**** Texto fornecido

Órfãos e viúvas deixados à míngua

A reforma foi extremamente prejudicial para a economia doméstica, para o sustento das famílias. As pensões por morte não são mais de 100% do valor do benefício recebido pelo trabalhador falecido. As viúvas, viúvos e órfãos têm direito a somente 60% do valor do benefício.

Nos casos das viúvas e viúvos com filhos menores de 21 anos, não emancipados, é pago um adicional de 10% por dependente. O valor é limitado a 100% do benefício ou quatro filhos menores. O filho ou a filha que atingir a maioridade deixa de receber os 10%. A viúva e/ou viúvo receberão apenas os 60% a que têm direito.

Se o trabalhador que faleceu não era aposentado, a viúva ou viúvo terá direito a 60% da média de todos os salários do falecido, a partir de 1994, e não sobre os 80% maiores salários, como era antes.

“O desdobramento da redução das pensões é que cada vez mais o jovem pobre vai ter de começar a trabalhar mais cedo, deixando a escola em segundo plano, e mais uma vez ele perderá oportunidades de melhorar de vida, de ter um futuro mais digno, com saúde, trabalho e comida à mesa”, afirma Quintino Severo.

********

Descrição da tarefa:
Transcreva sem alterações, do texto sobre a redução das pensões por morte, o trecho que começa nas palavras que contêm "Nos casos das" e termina em "afirma Quintino Severo.".

**** Dados apresentados

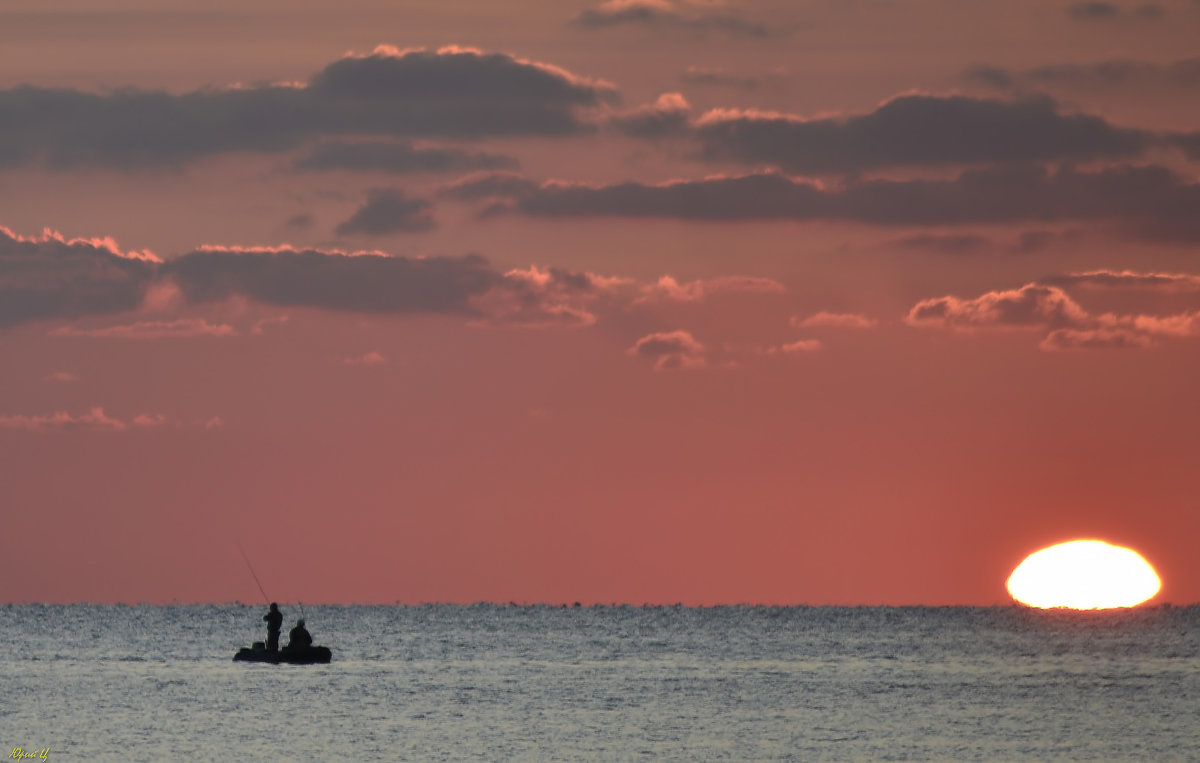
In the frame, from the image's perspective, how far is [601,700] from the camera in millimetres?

********
**** Dados apresentados

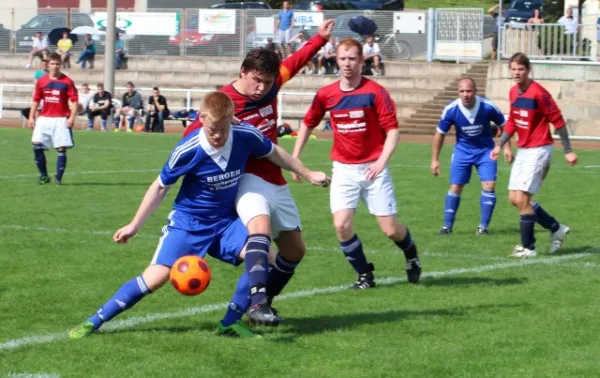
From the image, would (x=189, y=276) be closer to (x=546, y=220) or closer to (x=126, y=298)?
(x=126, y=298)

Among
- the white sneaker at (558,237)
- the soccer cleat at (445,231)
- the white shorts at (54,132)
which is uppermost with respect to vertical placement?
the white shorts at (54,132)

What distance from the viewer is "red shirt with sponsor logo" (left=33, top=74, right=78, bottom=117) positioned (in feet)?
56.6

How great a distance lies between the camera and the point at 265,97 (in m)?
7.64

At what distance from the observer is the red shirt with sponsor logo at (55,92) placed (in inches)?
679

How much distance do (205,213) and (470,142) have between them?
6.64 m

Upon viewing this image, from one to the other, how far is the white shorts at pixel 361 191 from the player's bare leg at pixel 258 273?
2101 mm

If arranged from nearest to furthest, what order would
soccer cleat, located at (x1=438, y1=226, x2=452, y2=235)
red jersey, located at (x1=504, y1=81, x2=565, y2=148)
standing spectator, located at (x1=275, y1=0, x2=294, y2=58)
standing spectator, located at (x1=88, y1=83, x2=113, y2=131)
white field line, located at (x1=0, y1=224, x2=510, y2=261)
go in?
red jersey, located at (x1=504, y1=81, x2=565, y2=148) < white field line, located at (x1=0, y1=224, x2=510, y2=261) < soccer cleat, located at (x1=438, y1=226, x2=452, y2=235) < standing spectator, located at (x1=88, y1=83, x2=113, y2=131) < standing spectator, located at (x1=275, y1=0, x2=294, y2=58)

********

Resposta:
Nos casos das viúvas e viúvos com filhos menores de 21 anos, não emancipados, é pago um adicional de 10% por dependente. O valor é limitado a 100% do benefício ou quatro filhos menores. O filho ou a filha que atingir a maioridade deixa de receber os 10%. A viúva e/ou viúvo receberão apenas os 60% a que têm direito.

Se o trabalhador que faleceu não era aposentado, a viúva ou viúvo terá direito a 60% da média de todos os salários do falecido, a partir de 1994, e não sobre os 80% maiores salários, como era antes.

“O desdobramento da redução das pensões é que cada vez mais o jovem pobre vai ter de começar a trabalhar mais cedo, deixando a escola em segundo plano, e mais uma vez ele perderá oportunidades de melhorar de vida, de ter um futuro mais digno, com saúde, trabalho e comida à mesa”, afirma Quintino Severo.